--- START OF Document text ---
Capitalism does not succeed in creating impersonal markets, The personal relations are just disguised, so as not to appear as part of the actual market. Consider advertising for example, it's nothing but a personal appeal. This we call marketing.
The closest capitalism gets to an impersonal market is the stock market. But here the only goods being exchanged is the capital itself, being marketed for a return on investment. The appeal is the appeal of easy-money which requires no advertising.
It appears like the only way to escape personal relations in the market is to market something which is not a true "good" in the first place, easy-money. Or is it the case that goods which require marketing are not true goods, because they won't sell without advertising, and the only true good is the one which everyone desires (easy-money) without the need for advertising?
So, starting from the top (i.m blanking on who started this thread), here's a question. Where is the capital in this definition of capitalism? By capital, I mean resources or money which are employed in order to purchase the materials for the production of commodities (raw materials, tools) and labour, commodities being items being produced to be sold on the market at a profit (hopefully, for the seller). This doesn't seem to be in the definition above, but if we don't have this, we can't distinguish between capitalism, and some kind of society where everyone is self-employed.
This is what we get in Marx, and other classical economists. Now I don't want to say other economists aren't available, but this is what I'm most familiar with at least.
We need to get the basics right before going off into what kind of effects these economies have on people, where they come from historically, and so on.
Also - command economies aren't market economies. There is a whole - very famous - economic debate about whether central planning can compete with the market in terms of information distributions between the producers, with Friedrich Hayek, Von Mises etc. on one side, and Oskar Lange and others on the other. Check out the wikipedia entry on "Economic Calculation Problem"
I don't want to bicker on the details of how things work; it's not a field I deem myself to be sufficiently knowledgeable about.
But I am curious to know if you disagree with the overall conclusion that current markets by and large select for short-sighted / short-term interests at the expense of long-sighted / long-term interests.
The gas prices of tomorrow verses the global economic insecurity of global warming as one, granted simplistic, example.
For purposes of expediency, let's stick to the description below that Streetlight provided, see quote below. I'm cool with it. So, if that is so, then capitalism and other economic systems do necessarily form impersonal markets. Not to be confused with market economy whose umbilical cord is tied to capitalism. As you can see, the latter is a special term given to describe what happens in capitalism.
Quoting Streetlight
Quoting RolandTyme
I don't know if you're directing this to my post. But my response to this is, at the moment I can't entertain inchoate comments as this thread has too many important points and already several pages long.
Two things. First, and least important - it is a mistake to conflate command economies with 'socialist economic systems'. This is a caricature, one often pushed by Americans for whom state control counts as the antithesis of capitalism. It is not. But this is a minor point. In any case capitalist economies are shot through from top to bottom with 'planning', albeit planning for the sake of profits, rather than anything else.
--- END OF Document text ---
--- START OF Recorded data ---
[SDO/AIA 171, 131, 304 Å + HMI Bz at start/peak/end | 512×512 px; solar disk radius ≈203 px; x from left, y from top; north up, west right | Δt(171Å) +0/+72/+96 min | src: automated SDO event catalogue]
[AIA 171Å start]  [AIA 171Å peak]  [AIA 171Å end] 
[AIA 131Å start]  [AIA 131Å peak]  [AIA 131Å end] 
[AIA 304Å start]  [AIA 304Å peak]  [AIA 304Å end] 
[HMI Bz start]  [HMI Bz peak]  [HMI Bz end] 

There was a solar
--- END OF Recorded data ---
--- START OF Recorded data ---
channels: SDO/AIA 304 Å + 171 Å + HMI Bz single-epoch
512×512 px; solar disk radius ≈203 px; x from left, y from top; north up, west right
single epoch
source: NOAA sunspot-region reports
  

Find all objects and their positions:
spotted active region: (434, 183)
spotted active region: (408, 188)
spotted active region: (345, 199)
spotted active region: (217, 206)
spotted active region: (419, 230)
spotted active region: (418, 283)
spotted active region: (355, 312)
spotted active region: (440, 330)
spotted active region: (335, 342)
--- END OF Recorded data ---
--- START OF Recorded data ---
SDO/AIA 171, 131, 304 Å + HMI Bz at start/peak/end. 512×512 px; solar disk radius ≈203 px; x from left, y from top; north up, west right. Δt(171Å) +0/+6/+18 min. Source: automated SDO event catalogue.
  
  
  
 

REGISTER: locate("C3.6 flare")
--- END OF Recorded data ---
• To do
1. Extract from the capitalism discussion, word for word, the passage from "We need to get" up to and including "historically, and so on.".
2. In the records, rewrite the lines from the line with "[SDO/AIA 171, 131, 304" up to and including the line with "[AIA 171Å start]", changing "peak" to "maximum" and leaving everything else the same. Give only those lines.

• Results of the exercise
1.
We need to get the basics right before going off into what kind of effects these economies have on people, where they come from historically, and so on.

2.
[SDO/AIA 171, 131, 304 Å + HMI Bz at start/maximum/end | 512×512 px; solar disk radius ≈203 px; x from left, y from top; north up, west right | Δt(171Å) +0/+72/+96 min | src: automated SDO event catalogue]
[AIA 171Å start]  [AIA 171Å maximum]  [AIA 171Å end] 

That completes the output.